Exercise prompt -> A faithful, complete transcription of the listing is required.

--------------------

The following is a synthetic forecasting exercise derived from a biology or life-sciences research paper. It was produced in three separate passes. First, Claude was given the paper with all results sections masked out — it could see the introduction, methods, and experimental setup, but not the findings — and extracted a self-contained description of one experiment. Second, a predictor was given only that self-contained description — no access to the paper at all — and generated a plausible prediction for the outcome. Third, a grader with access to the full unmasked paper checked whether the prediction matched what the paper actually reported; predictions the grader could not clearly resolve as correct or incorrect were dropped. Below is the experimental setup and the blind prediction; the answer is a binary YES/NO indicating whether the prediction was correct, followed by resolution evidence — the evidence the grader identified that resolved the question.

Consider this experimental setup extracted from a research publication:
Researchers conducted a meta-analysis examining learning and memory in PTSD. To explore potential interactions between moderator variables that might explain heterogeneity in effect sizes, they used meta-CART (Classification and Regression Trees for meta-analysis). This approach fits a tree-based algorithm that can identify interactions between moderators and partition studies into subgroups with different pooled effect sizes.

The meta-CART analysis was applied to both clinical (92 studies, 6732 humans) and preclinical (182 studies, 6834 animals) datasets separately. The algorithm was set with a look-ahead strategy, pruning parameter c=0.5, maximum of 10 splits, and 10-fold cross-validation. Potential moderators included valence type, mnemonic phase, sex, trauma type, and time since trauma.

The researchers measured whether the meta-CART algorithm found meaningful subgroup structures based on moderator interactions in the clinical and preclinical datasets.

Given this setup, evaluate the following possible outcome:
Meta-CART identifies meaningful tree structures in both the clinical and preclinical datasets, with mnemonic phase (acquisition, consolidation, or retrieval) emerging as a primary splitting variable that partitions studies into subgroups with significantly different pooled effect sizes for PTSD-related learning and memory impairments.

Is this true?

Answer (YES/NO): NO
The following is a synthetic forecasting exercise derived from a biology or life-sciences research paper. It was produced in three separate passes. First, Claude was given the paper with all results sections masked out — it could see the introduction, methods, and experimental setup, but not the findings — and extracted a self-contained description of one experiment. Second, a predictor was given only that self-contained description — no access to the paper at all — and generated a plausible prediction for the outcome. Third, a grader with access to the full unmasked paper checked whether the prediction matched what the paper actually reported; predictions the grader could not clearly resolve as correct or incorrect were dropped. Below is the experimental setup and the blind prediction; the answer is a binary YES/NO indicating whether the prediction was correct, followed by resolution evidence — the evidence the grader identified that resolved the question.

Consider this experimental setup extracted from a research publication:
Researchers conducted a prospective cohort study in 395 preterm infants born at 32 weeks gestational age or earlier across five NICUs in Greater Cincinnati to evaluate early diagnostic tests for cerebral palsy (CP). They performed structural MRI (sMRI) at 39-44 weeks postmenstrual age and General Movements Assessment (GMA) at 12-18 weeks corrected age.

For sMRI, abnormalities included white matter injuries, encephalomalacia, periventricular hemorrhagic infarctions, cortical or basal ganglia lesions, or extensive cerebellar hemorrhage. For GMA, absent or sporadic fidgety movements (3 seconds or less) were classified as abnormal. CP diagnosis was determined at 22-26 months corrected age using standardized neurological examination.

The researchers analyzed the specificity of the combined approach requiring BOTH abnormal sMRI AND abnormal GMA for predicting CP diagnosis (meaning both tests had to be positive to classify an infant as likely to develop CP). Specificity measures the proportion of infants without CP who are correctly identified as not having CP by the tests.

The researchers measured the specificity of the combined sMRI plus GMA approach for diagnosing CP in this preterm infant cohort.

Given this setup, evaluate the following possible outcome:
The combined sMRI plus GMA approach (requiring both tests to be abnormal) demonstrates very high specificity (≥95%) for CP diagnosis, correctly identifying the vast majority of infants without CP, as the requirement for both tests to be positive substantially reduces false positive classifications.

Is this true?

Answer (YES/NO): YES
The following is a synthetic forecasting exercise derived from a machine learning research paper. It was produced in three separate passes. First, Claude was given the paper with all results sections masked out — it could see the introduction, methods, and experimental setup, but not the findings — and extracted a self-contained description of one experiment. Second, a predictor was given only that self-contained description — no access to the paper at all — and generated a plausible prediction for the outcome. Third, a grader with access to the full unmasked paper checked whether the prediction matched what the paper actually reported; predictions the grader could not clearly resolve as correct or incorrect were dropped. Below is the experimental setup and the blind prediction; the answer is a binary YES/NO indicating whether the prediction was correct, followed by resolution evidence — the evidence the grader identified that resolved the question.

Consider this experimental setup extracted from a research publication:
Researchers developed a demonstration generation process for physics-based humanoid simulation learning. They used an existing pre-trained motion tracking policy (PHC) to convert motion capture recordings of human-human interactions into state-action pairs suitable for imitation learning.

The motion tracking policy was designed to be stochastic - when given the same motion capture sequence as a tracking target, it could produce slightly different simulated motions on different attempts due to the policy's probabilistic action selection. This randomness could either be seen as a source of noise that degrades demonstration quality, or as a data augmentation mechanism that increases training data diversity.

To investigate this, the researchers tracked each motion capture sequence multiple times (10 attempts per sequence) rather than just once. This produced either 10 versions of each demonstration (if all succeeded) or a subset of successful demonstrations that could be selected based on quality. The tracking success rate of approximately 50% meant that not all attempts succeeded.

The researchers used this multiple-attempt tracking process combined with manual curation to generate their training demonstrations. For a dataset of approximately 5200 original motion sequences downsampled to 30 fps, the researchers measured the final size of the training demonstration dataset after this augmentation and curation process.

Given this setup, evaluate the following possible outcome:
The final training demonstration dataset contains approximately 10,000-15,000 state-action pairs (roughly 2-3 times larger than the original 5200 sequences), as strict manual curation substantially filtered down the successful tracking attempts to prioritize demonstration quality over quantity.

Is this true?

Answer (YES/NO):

--------------------

The answer ->
The following is a synthetic forecasting exercise derived from a biology or life-sciences research paper. It was produced in three separate passes. First, Claude was given the paper with all results sections masked out — it could see the introduction, methods, and experimental setup, but not the findings — and extracted a self-contained description of one experiment. Second, a predictor was given only that self-contained description — no access to the paper at all — and generated a plausible prediction for the outcome. Third, a grader with access to the full unmasked paper checked whether the prediction matched what the paper actually reported; predictions the grader could not clearly resolve as correct or incorrect were dropped. Below is the experimental setup and the blind prediction; the answer is a binary YES/NO indicating whether the prediction was correct, followed by resolution evidence — the evidence the grader identified that resolved the question.

Consider this experimental setup extracted from a research publication:
Researchers conducted a meta-analysis examining learning and memory in PTSD. To explore potential interactions between moderator variables that might explain heterogeneity in effect sizes, they used meta-CART (Classification and Regression Trees for meta-analysis). This approach fits a tree-based algorithm that can identify interactions between moderators and partition studies into subgroups with different pooled effect sizes.

The meta-CART analysis was applied to both clinical (92 studies, 6732 humans) and preclinical (182 studies, 6834 animals) datasets separately. The algorithm was set with a look-ahead strategy, pruning parameter c=0.5, maximum of 10 splits, and 10-fold cross-validation. Potential moderators included valence type, mnemonic phase, sex, trauma type, and time since trauma.

The researchers measured whether the meta-CART algorithm found meaningful subgroup structures based on moderator interactions in the clinical and preclinical datasets.

Given this setup, evaluate the following possible outcome:
Meta-CART identifies meaningful tree structures in both the clinical and preclinical datasets, with mnemonic phase (acquisition, consolidation, or retrieval) emerging as a primary splitting variable that partitions studies into subgroups with significantly different pooled effect sizes for PTSD-related learning and memory impairments.

Is this true?

Answer (YES/NO): NO
The following is a synthetic forecasting exercise derived from a biology or life-sciences research paper. It was produced in three separate passes. First, Claude was given the paper with all results sections masked out — it could see the introduction, methods, and experimental setup, but not the findings — and extracted a self-contained description of one experiment. Second, a predictor was given only that self-contained description — no access to the paper at all — and generated a plausible prediction for the outcome. Third, a grader with access to the full unmasked paper checked whether the prediction matched what the paper actually reported; predictions the grader could not clearly resolve as correct or incorrect were dropped. Below is the experimental setup and the blind prediction; the answer is a binary YES/NO indicating whether the prediction was correct, followed by resolution evidence — the evidence the grader identified that resolved the question.

Consider this experimental setup extracted from a research publication:
Researchers conducted a prospective cohort study in 395 preterm infants born at 32 weeks gestational age or earlier across five NICUs in Greater Cincinnati to evaluate early diagnostic tests for cerebral palsy (CP). They performed structural MRI (sMRI) at 39-44 weeks postmenstrual age and General Movements Assessment (GMA) at 12-18 weeks corrected age.

For sMRI, abnormalities included white matter injuries, encephalomalacia, periventricular hemorrhagic infarctions, cortical or basal ganglia lesions, or extensive cerebellar hemorrhage. For GMA, absent or sporadic fidgety movements (3 seconds or less) were classified as abnormal. CP diagnosis was determined at 22-26 months corrected age using standardized neurological examination.

The researchers analyzed the specificity of the combined approach requiring BOTH abnormal sMRI AND abnormal GMA for predicting CP diagnosis (meaning both tests had to be positive to classify an infant as likely to develop CP). Specificity measures the proportion of infants without CP who are correctly identified as not having CP by the tests.

The researchers measured the specificity of the combined sMRI plus GMA approach for diagnosing CP in this preterm infant cohort.

Given this setup, evaluate the following possible outcome:
The combined sMRI plus GMA approach (requiring both tests to be abnormal) demonstrates very high specificity (≥95%) for CP diagnosis, correctly identifying the vast majority of infants without CP, as the requirement for both tests to be positive substantially reduces false positive classifications.

Is this true?

Answer (YES/NO): YES
The following is a synthetic forecasting exercise derived from a machine learning research paper. It was produced in three separate passes. First, Claude was given the paper with all results sections masked out — it could see the introduction, methods, and experimental setup, but not the findings — and extracted a self-contained description of one experiment. Second, a predictor was given only that self-contained description — no access to the paper at all — and generated a plausible prediction for the outcome. Third, a grader with access to the full unmasked paper checked whether the prediction matched what the paper actually reported; predictions the grader could not clearly resolve as correct or incorrect were dropped. Below is the experimental setup and the blind prediction; the answer is a binary YES/NO indicating whether the prediction was correct, followed by resolution evidence — the evidence the grader identified that resolved the question.

Consider this experimental setup extracted from a research publication:
Researchers developed a demonstration generation process for physics-based humanoid simulation learning. They used an existing pre-trained motion tracking policy (PHC) to convert motion capture recordings of human-human interactions into state-action pairs suitable for imitation learning.

The motion tracking policy was designed to be stochastic - when given the same motion capture sequence as a tracking target, it could produce slightly different simulated motions on different attempts due to the policy's probabilistic action selection. This randomness could either be seen as a source of noise that degrades demonstration quality, or as a data augmentation mechanism that increases training data diversity.

To investigate this, the researchers tracked each motion capture sequence multiple times (10 attempts per sequence) rather than just once. This produced either 10 versions of each demonstration (if all succeeded) or a subset of successful demonstrations that could be selected based on quality. The tracking success rate of approximately 50% meant that not all attempts succeeded.

The researchers used this multiple-attempt tracking process combined with manual curation to generate their training demonstrations. For a dataset of approximately 5200 original motion sequences downsampled to 30 fps, the researchers measured the final size of the training demonstration dataset after this augmentation and curation process.

Given this setup, evaluate the following possible outcome:
The final training demonstration dataset contains approximately 10,000-15,000 state-action pairs (roughly 2-3 times larger than the original 5200 sequences), as strict manual curation substantially filtered down the successful tracking attempts to prioritize demonstration quality over quantity.

Is this true?

Answer (YES/NO):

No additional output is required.